Beberapa hal yang harus diperhatikan bagi penderita diabetes yang ingin memulai olahraga dapat meminimalkan resiko hipoglikemia yaitu:

  • Memantau kadar gula darah sebelum dan sesudah olahraga, khususnya saat ia baru akan memulai atau memodifikasi program olahraga yang diikuti.
  • Pemilihan waktu melakukan olahraga sebaiknya dipertimbangkan dengan baik, khususnya pada seseorang dengan diabetes yang mengkonsumsi obat.  Olahraga tidak dianjurkan pada puncak dari kerja obat tersebut, olahraga sebelum tidur tidak dianjurkan.  Bila keadaan itu tidak dapat dihindari konsumsi karbohidrat lebih tinggi daripada biasanya untuk meminimalkan resiko hipoglikemia pada saat tidur.  Sebaiknya jadwalkan olahraga di waktu yang kurang lebih sama setiap hari.
  • Menyesuaikan asupan karbohidrat dan atau obat sebelum dan sesudah olahraga berdasarkan kadar gula darah dan intensitas latihan.  Bila kadar gula darah sebelum dan sesudah latihan < 100mg/dl, 20 hingga 30 gram karbohidrat tambahan harus dikonsumsi.
  • Bagi seseorang yang menggunakan injeksi insulin, sebaiknya menghindari menginjeksi insulin ke bagian tubuh yang akan dipakai untuk olahraga.  Gunakan lokasi menginjeksi di perut anda.

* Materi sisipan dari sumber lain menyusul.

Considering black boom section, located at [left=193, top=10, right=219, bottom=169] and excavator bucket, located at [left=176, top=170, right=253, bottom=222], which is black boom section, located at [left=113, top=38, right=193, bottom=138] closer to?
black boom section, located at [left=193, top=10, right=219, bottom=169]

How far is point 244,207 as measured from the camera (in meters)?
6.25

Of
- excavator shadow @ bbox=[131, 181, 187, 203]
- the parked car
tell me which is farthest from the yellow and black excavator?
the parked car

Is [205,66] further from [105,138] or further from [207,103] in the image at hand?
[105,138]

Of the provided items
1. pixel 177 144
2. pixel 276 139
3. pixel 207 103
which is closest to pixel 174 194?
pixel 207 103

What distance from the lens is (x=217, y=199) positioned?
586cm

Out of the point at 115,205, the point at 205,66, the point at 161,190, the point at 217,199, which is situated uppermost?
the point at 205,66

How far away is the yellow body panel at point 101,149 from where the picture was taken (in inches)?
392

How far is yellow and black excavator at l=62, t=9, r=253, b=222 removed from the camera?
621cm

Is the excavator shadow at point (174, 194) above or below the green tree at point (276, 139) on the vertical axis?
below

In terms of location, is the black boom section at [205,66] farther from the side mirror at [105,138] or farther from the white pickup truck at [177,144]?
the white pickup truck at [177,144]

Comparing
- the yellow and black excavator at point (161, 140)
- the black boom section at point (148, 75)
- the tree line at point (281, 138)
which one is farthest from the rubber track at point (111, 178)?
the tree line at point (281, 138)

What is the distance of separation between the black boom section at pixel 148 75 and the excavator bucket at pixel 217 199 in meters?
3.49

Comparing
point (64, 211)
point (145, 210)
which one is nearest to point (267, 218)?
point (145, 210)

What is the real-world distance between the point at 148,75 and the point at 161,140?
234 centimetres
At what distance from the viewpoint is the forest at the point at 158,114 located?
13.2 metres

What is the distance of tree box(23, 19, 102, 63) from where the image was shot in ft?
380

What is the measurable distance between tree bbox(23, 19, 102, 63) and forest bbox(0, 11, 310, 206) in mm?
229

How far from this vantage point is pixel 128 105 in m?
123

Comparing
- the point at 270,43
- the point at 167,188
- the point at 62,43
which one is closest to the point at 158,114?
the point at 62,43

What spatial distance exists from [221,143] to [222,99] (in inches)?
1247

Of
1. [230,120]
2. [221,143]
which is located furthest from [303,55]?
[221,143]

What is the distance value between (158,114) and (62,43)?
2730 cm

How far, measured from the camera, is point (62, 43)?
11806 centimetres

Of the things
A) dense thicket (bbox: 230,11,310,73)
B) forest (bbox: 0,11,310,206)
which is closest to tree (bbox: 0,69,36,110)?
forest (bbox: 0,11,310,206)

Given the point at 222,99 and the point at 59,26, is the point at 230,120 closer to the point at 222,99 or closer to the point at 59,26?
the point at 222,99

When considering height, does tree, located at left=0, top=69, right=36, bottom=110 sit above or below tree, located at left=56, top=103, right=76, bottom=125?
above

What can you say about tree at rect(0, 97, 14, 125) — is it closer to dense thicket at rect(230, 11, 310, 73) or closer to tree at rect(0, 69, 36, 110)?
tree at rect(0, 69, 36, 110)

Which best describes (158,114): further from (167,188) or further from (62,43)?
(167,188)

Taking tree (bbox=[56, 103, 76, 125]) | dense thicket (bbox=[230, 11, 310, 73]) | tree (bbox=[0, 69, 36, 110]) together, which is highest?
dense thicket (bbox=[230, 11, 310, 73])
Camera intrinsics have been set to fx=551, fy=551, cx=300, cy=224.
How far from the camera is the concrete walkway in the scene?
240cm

  • Ajak teman atau berpasangan pada saat akan olahraga.  Untuk mengurangi resiko terjadinya masalah yang diasosiasikan dengan hipoglikemia.
  • Timbulnya dehidrasi akibat sering kencing pada seorang diabetes bukan hal yang aneh, karena seorang yang diabetes harus dianggap memiliki peningkatan resiko terhadap gangguan yang disebabkan oleh panas dan membutuhkan monitoring tanda dan gejala yang lebih sering.
  • Penderita diabetes mellitus dan komplikasi pada sistem saraf akan memiliki resiko terkena pelepasan retina dan perdarahan di bagian mata akibat latihan dengan intensitas berat.  Sebaiknya seseorang dengan retinopati diabetes menghindari intensitas yang tinggi.
  • Sering memperhatikan kaki dengan baik, supaya dapat terhindari dari luka atau ulkus diabetikum.  Perhatian khusus harus diberikan supaya mencegah luka seperti menjaga kaki biar tetap kering dan penggunaan midsole dari kaos kaki dan silica gel.

Seseorang yang mengalami diabetes juga memiliki gangguan lainnya, seperti obesitas atau penyakit kardiovaskuler.  Pemeriksaan kesehatan dan konsultasi dengan dokter adalah cara yang paling baik sebelum melakukan latihan fisik sangat penting untuk indentifikasi hal ini dan untuk pertimbangan sebelum memulai program olahraga tertentu.